Copy each line of the records below that mentions the word "site".
::: Input data
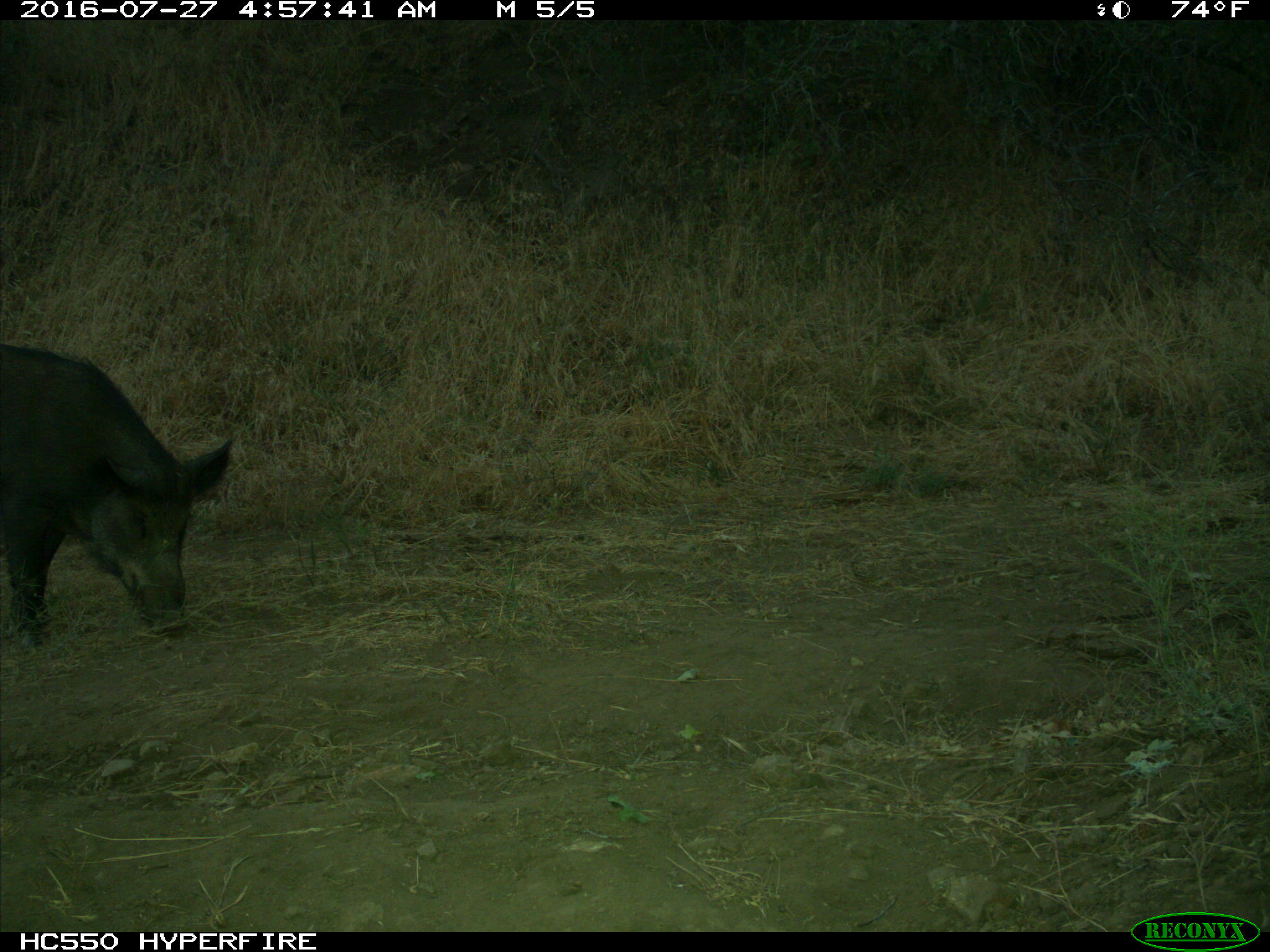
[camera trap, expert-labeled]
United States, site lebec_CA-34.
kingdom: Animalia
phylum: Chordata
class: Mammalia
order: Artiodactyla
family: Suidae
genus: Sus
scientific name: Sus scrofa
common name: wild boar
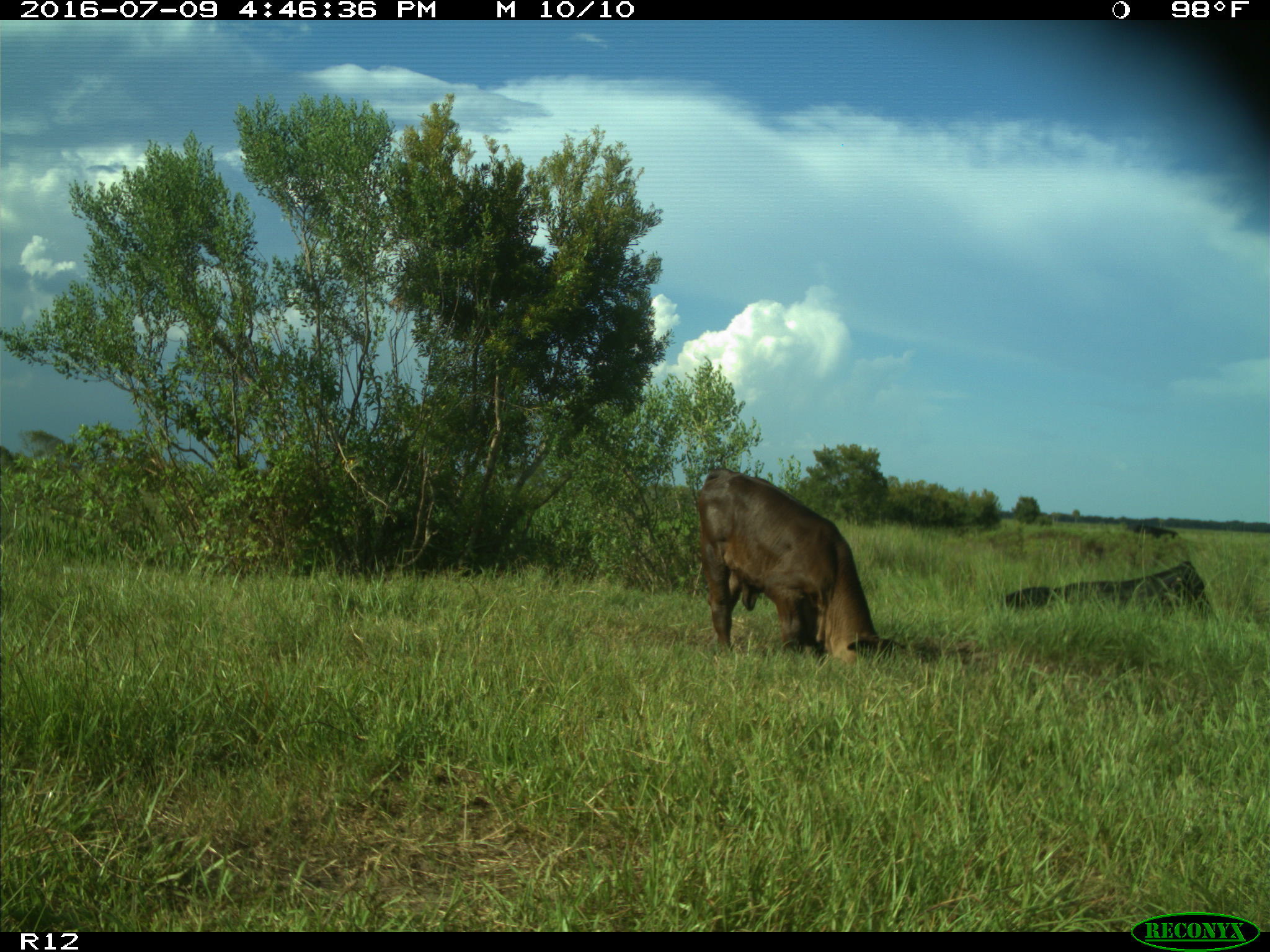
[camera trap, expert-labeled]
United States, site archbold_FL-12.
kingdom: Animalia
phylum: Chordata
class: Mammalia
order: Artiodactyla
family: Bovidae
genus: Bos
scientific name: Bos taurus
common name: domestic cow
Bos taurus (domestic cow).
::::::
Completed exercise:
United States, site lebec_CA-34.
United States, site archbold_FL-12.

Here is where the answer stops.